Considérant ce qui suit :
M. B…, titulaire du grade de major à l’échelon exceptionnel affecté au sein de la direction de l’ordre public et de la circulation à l’Unité de Contrôle des Transports de Personnes (UCTP) de l’aérodrome de Paris – Charles-de-Gaulle, demande l’annulation de l’arrêté du 4 avril 2023 par lequel le préfet de police de Paris lui a infligé la sanction disciplinaire du blâme.
Aux termes de l’article L. 530-1 du code général de la fonction publique : « Toute faute commise par un fonctionnaire dans l’exercice ou à l’occasion de l’exercice de ses fonctions l’expose à une sanction disciplinaire sans préjudice, le cas échéant, des peines prévues par la loi pénale. / (…) ». Aux termes de l’article L. 533-1 du même code : « Les sanctions disciplinaires pouvant être infligées aux fonctionnaires sont réparties en quatre groupes : / 1° Premier groupe : a) L’avertissement ; b) Le blâme ; c) L’exclusion temporaire de fonctions pour une durée maximale de trois jours. / (…) ».

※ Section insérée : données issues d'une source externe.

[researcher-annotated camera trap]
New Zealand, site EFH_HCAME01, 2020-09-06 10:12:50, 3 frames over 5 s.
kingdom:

Il appartient au juge de l’excès de pouvoir, saisi de moyens en ce sens, de rechercher si les faits reprochés à un agent public ayant fait l’objet d’une sanction disciplinaire sont matériellement établis, constituent des fautes de nature à justifier une sanction et si la sanction retenue est proportionnée à la gravité de ces fautes.
La sanction du blâme en litige est motivée par un manquement au devoir d’exemplarité et un manquement au devoir de rendre compte, à raison de l’utilisation à titre privé et sans autorisation d’une moto de service.

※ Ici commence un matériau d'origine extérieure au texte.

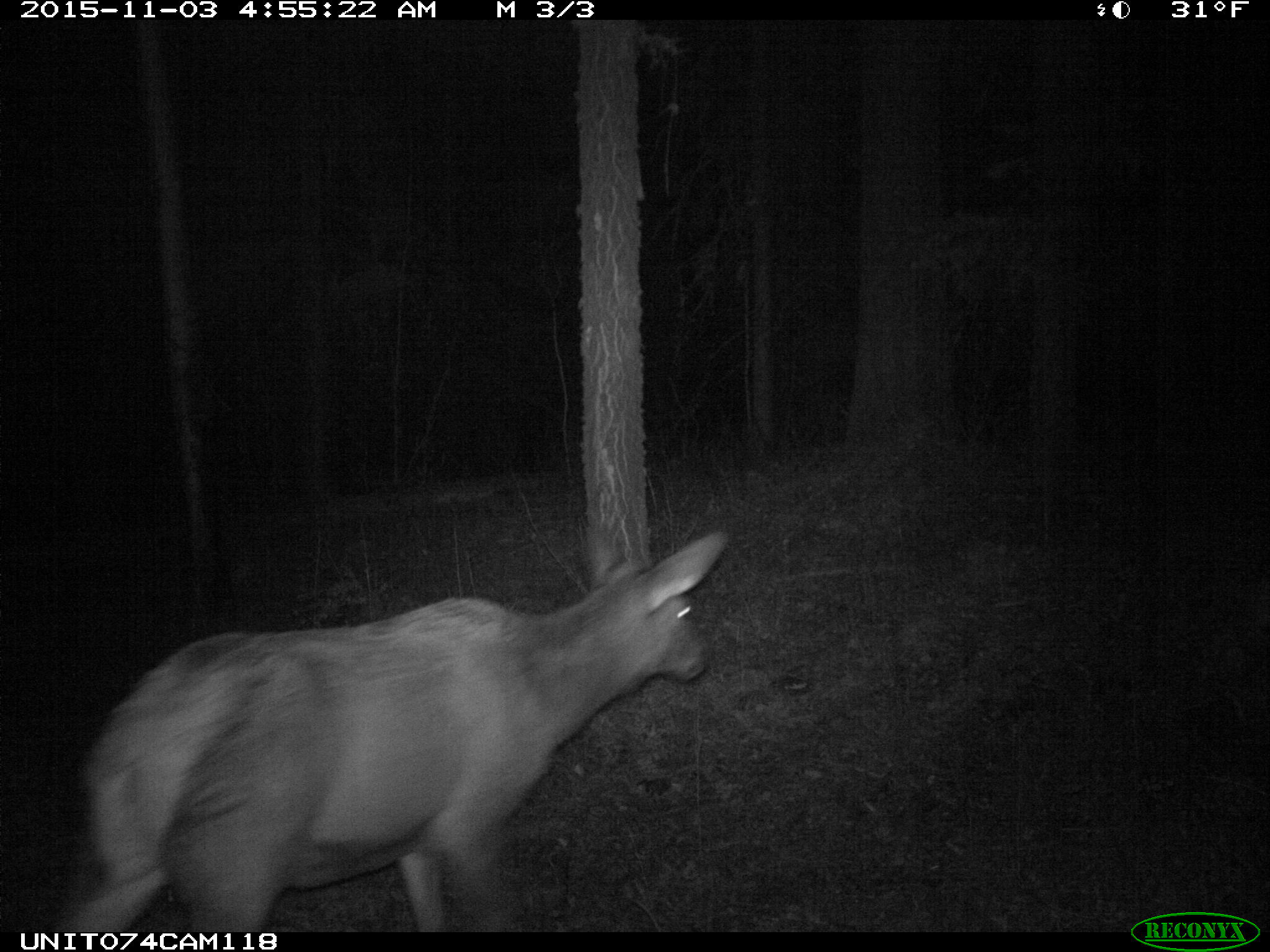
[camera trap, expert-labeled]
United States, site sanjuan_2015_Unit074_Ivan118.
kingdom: Animalia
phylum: Chordata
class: Mammalia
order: Artiodactyla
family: Cervidae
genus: Cervus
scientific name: Cervus elaphus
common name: red deer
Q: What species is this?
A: Cervus elaphus (red deer).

Il ressort des pièces du dossier que M. B… a utilisé, à des fins personnelles, du 2 au 7 avril 2022, une moto du service, sans en informer sa hiérarchie ni remplir le carnet de bord du véhicule. Si le requérant, qui ne conteste pas la matérialité des faits, soutient avoir utilisé cette moto uniquement pour ses trajets domicile-travail en raison de la panne de son véhicule personnel intervenue le 24 mars 2022 et de dysfonctionnements des transports en commun, de telles circonstances ne sauraient justifier l’absence de demande d’autorisation préalable à sa hiérarchie pour utiliser un véhicule de service à titre personnel. Dans ces conditions, la sanction du blâme prononcée à son encontre ne revêt pas un caractère disproportionné.
Par suite, et sans qu’il soit besoin de statuer sur la fin de non-recevoir opposée par le préfet de police de Paris, la requête de M. B… doit être rejetée.
D E C I D E :
Article 1er : La requête de M. B… est rejetée.
Article 2 : Le présent jugement sera notifié à M. A… B…, au préfet de police de Paris et au ministre de l’intérieur.
Rendu public par mise à disposition au greffe le 8 décembre 2025.
La rapporteure,
S. C…
La greffière,
P. Demol
La République mande et ordonne au ministre de l’intérieur en ce qui le concerne ou à tous commissaires de justice à ce requis en ce qui concerne les voies de droit commun contre les parties privées, de pourvoir à l’exécution de la présente décision.